Biofilms are composed of biological macromolecules such as proteins, polysaccharides, DNA, RNA, peptidoglycan, lipids, and phospholipids.

Biofilms, also known as biofilms, refer to organized groups of bacteria that are attached to the surface of living or inanimate objects and encased by bacterial extracellular macromolecules. Biofilm bacteria are highly resistant to antibiotics and host immune defense mechanisms. Various major biological macromolecules such as proteins, polysaccharides, DNA, RNA, peptidoglycan, lipids, and phospholipids are present in biofilms.

The formation of multicellular structures in biofilms is a dynamic process, including the stages of bacterial initiation of adhesion, biofilm development, and maturation and diffusion.

Biofilm is an aggregate of organized growth of microorganisms. Bacteria irreversibly attach to the surface of inert or active entities, multiply, differentiate, and secrete some polysaccharide matrix, which envelops the bacterial community and forms a bacterial aggregate film. A single biofilm can be formed by one or more different microorganisms.

Through a large number of studies on the special phenomenon of microorganisms playing a dominant role in solid surface colonization, it is gradually realized that the formation of these microbiotic membranes involves complex physicochemical processes and the interaction of biological communities. In the marine environment, all types of surfaces, such as rocks, plants, animals, and prefabricated structures, can be encroached upon by biofilms.

Bacterial biofilm mainly includes polysaccharide protein complexes such as secreted polysaccharide proteins, polysaccharide matrix, fibrin, and lipoprotein. From the outside to the inside, the mature biofilm model includes the host biofilm layer, the connecting layer, the condition layer, and the matrix layer.

Biological membranes include cell membranes, organelle membranes, and nuclear membranes, all of which are composed of phospholipid bilayers and proteins.

Biofilms are made up of phospholipids that form a backbone on which sugars and proteins are combined.

The biofilm system includes: cell membrane, nuclear membrane, and various organelle membranes.

Efficacy of the biofilm system:

1. Basic efficacy. Cytoplasm not only provides somatic cells with a relatively stable extracellular fluid, but also plays a fundamental role in the whole process of material transport, kinetic energy exchange and information transmission between body cells and the external natural environment.

2. Many key chemical changes in somatic cells will be carried out in the extracellular matrix or on the surface of the membrane. The broad membrane area in somatic cells provides many adhesion domains for enzymes, creating a resource advantage for the smooth development of various chemical changes.

3. The extracellular matrix in the somatic cell separates the somatic cells into small compartments, such as a variety of cell structures, which promotes a variety of diversified chemical changes in the somatic cells and is not easy to affect each other, ensuring that the life activities of the somatic cells are carried out efficiently and orderly.

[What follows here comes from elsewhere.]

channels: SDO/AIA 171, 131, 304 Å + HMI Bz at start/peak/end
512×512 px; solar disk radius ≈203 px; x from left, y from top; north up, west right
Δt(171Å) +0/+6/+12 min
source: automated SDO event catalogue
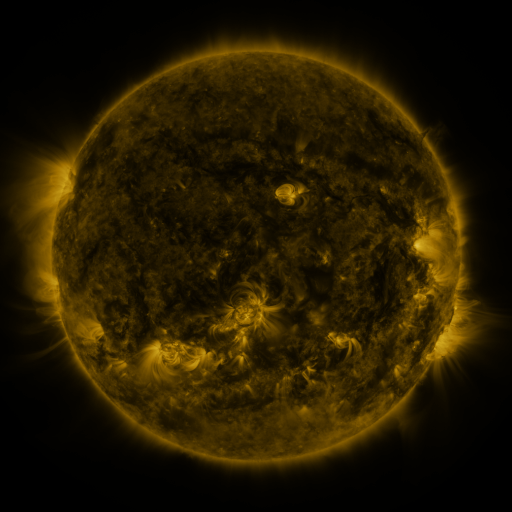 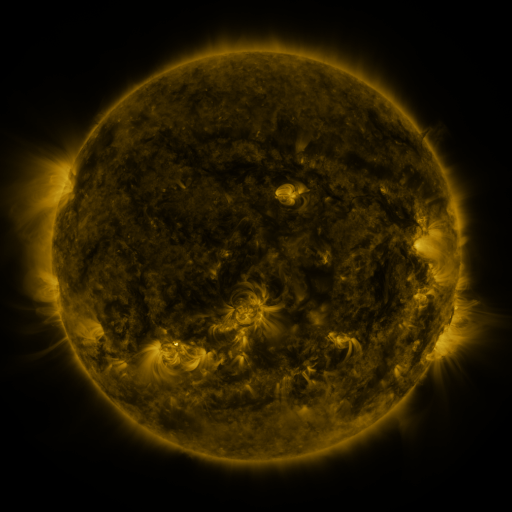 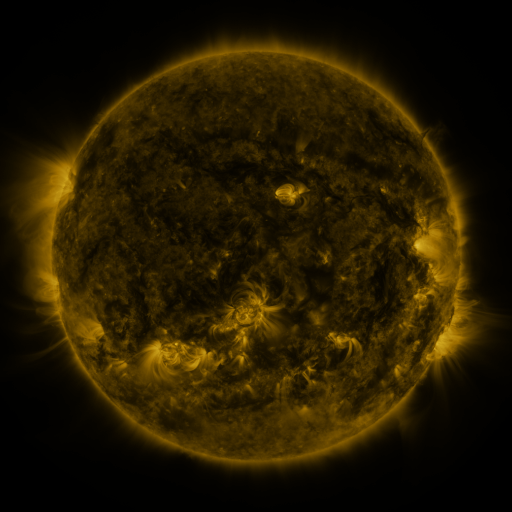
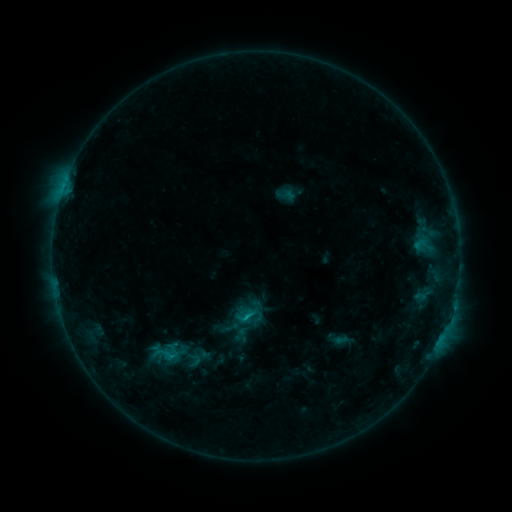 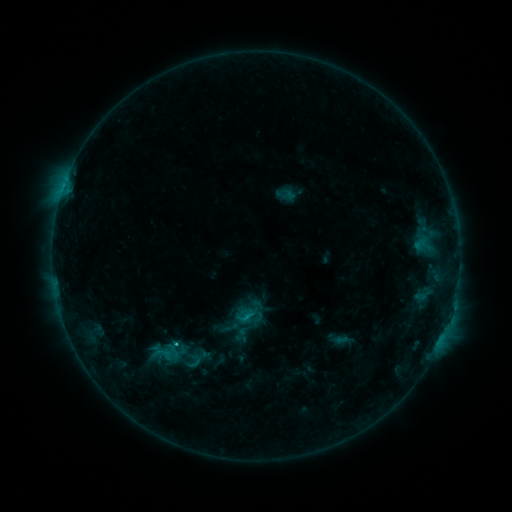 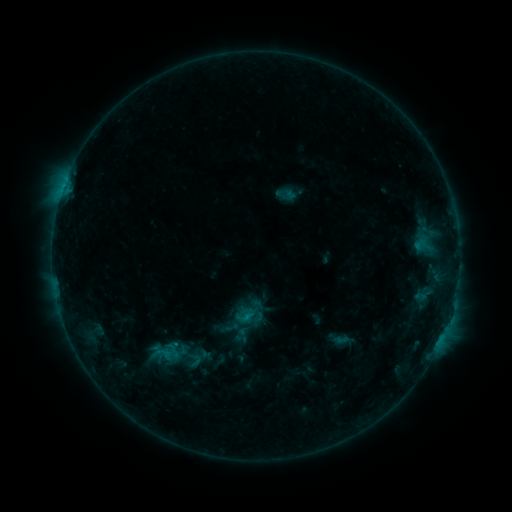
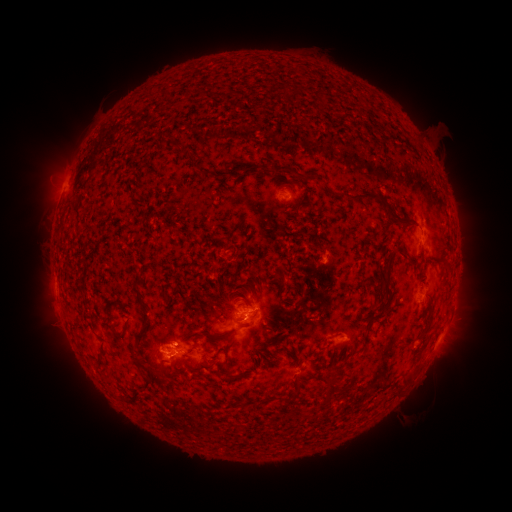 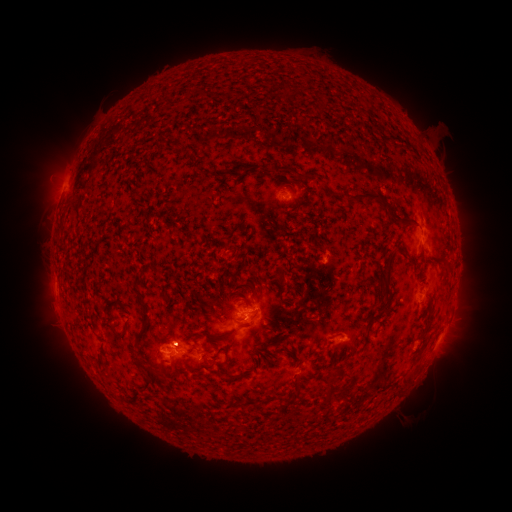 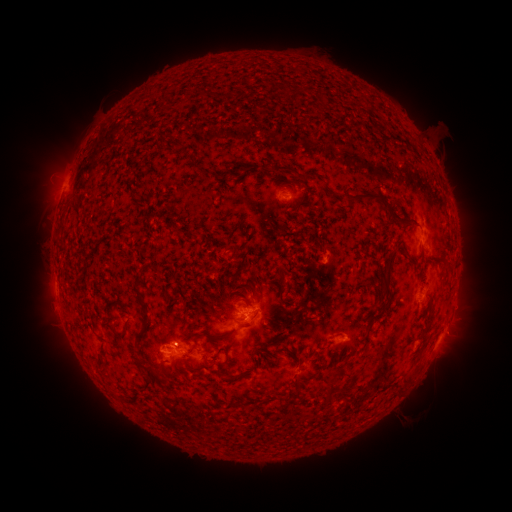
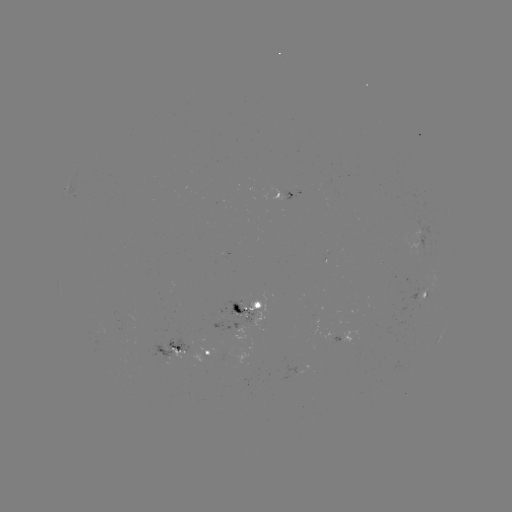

Functions of the biofilm system:

Clause. 1. The cell membrane not only enables the cell to have a relatively stable internal environment, but also plays an important role in the process of material transportation, energy conversion and information transmission between the cell and the external environment.

Clause. Second, many important biochemical reactions are carried out on biological membranes, and these biochemical reactions require the participation of enzymes, and the vast membrane area provides a large number of attachment sites for a variety of enzymes.

Clause. Third, the biofilm in the cell separates various organelles, like a small compartment, which enables a variety of chemical reactions to be carried out in the cell at the same time without interfering with each other, ensuring that the life activities of the cell are carried out efficiently and orderly.